On these grounds, the conclusions made by Jefferson and colleagues were not only appropriate, but in line with the standardized approach created by Cochrane. Further, Jefferson’s comment in the media about there being “no evidence that they make any difference”3 is consistent with their conclusion in the Cochrane review in which they stated, “Wearing masks in the community probably makes little or no difference to the outcome of laboratory-confirmed influenza/SARS-CoV-2 compared to not wearing masks.”1
The pooling of the best available evidence in meta-analyses informs our understanding of how well interventions work. Null findings often do contribute to decision-making, despite the fact that they don’t provide conclusive proof that an intervention doesn’t work under any circumstances. We found no obvious difference between Jefferson’s review and other recent reviews that would justify the differential interpretation and treatment of this study or the unprecedented comments made over its findings. Clarifying comments of the editor-in-chief of Cochrane appear unjustified.
Data Availability
All data produced in the present work are contained in the manuscript
Footnotes
Funding: None. VP is funded by Arnold Ventures to study Low Value Care. This study received no specific funding.
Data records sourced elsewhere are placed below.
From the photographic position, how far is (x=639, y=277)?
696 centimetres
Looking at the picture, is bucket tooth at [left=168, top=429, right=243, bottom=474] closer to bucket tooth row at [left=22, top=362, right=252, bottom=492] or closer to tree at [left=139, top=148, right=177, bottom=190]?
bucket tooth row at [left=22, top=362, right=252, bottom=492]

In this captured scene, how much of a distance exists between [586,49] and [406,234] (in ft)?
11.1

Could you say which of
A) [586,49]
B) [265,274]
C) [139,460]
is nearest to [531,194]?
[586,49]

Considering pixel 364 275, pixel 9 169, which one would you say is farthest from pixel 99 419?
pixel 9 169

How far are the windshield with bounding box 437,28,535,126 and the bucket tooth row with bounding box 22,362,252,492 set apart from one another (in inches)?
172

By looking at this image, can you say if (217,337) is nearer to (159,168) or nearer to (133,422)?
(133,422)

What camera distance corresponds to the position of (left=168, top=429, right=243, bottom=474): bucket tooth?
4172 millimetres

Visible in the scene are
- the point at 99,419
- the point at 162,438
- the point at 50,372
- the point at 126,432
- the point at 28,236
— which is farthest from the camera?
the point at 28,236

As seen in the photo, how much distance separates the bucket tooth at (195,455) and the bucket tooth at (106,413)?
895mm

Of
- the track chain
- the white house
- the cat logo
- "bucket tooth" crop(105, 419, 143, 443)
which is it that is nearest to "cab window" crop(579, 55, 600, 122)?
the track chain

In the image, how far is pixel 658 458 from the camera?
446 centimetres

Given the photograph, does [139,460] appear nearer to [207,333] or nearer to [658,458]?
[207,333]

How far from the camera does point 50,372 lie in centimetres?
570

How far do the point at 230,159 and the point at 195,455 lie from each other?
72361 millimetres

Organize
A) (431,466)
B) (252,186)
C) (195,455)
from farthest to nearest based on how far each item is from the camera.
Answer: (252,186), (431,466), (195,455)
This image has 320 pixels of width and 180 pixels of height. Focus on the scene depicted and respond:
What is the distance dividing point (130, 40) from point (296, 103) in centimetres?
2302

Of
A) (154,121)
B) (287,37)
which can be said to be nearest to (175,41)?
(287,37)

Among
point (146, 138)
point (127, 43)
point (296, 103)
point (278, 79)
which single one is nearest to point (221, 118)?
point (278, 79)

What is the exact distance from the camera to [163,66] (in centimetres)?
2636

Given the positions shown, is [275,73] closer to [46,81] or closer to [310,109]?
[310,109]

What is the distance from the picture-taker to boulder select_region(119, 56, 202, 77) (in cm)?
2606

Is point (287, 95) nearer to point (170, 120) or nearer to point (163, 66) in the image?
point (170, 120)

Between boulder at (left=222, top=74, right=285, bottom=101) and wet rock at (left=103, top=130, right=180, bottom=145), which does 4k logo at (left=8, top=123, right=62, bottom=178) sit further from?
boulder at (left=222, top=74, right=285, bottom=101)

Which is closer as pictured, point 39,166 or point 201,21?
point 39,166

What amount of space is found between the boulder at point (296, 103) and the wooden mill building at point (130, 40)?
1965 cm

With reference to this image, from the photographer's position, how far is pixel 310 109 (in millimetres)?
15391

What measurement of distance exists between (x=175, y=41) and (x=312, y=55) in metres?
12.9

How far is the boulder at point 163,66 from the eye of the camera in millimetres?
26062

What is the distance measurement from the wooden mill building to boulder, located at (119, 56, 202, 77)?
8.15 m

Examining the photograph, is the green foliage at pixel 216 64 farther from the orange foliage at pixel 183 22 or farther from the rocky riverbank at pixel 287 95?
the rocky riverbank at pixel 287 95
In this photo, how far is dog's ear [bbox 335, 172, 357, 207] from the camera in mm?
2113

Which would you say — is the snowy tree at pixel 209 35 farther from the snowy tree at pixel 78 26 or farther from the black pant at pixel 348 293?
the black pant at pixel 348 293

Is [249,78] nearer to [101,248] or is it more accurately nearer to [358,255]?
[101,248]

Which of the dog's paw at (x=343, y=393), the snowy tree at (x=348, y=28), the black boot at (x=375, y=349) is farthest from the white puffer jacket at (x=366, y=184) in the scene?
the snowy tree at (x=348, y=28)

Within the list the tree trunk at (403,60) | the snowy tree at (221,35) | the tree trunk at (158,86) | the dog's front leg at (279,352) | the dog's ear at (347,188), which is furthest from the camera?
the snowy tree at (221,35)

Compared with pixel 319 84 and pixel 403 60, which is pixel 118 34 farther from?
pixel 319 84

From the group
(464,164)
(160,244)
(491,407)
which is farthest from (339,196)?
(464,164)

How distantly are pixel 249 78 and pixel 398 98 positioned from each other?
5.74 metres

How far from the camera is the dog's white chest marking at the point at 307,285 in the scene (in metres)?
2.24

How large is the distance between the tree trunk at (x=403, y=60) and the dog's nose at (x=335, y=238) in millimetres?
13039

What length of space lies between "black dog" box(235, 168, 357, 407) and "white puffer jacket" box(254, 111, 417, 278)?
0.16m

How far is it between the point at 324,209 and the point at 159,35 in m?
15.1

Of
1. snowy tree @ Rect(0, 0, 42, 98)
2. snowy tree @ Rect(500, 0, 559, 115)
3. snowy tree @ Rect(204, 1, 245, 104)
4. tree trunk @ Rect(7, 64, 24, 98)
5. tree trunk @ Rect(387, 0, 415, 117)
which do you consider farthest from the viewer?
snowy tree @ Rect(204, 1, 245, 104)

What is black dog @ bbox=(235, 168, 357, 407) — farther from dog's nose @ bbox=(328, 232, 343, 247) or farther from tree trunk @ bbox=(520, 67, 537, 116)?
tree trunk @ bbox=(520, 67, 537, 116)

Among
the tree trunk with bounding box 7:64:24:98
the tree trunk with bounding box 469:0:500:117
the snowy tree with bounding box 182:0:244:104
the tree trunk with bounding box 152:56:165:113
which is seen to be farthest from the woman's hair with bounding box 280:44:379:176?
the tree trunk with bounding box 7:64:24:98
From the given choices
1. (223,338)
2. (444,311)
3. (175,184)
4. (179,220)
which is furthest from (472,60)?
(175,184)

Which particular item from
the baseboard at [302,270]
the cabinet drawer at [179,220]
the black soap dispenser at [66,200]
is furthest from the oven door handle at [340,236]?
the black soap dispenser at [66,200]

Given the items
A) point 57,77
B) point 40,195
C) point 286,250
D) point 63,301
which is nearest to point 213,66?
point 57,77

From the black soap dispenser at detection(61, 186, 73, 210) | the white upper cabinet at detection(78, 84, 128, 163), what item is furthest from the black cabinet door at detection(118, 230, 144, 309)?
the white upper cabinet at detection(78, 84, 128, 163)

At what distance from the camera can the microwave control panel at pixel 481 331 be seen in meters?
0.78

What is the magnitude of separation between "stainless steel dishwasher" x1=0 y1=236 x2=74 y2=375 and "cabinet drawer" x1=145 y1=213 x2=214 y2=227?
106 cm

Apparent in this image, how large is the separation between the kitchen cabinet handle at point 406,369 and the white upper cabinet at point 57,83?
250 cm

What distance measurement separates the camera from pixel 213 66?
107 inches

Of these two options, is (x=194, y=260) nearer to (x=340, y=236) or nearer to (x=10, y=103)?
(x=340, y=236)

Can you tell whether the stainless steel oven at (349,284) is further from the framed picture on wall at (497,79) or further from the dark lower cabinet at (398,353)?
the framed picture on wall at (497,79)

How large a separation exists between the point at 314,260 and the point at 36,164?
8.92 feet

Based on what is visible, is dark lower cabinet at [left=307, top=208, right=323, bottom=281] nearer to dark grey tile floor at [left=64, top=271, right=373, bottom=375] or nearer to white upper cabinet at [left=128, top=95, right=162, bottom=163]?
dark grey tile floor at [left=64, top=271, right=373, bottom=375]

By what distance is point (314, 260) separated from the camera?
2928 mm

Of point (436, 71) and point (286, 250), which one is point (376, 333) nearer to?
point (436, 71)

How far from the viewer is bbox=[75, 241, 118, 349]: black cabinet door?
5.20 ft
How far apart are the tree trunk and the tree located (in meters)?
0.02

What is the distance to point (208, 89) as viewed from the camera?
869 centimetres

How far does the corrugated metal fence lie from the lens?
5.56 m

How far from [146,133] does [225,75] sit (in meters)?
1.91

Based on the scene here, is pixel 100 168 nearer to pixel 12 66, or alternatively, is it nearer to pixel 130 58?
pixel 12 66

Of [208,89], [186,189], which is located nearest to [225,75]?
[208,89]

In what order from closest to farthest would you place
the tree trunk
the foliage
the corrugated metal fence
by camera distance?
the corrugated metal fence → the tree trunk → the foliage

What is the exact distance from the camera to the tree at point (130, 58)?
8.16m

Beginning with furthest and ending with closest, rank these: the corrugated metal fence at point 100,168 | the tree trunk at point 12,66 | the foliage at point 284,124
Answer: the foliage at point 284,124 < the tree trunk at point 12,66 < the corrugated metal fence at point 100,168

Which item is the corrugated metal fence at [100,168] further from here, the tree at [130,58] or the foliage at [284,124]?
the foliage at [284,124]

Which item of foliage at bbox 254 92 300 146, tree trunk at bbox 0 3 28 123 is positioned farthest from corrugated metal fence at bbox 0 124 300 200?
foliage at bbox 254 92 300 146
Disclosure: Vinay Prasad’s Disclosures. (Research funding) Arnold Ventures (Royalties) Johns Hopkins Press, Medscape, and MedPage (Honoraria) Grand Rounds/lectures from universities, medical centers, non-profits, and professional societies. (Consulting) UnitedHealthcare and OptumRX. (Other) Plenary Session podcast has Patreon backers, YouTube, and Substack. All other authors have no financial nor non-financial conflicts of interest to report.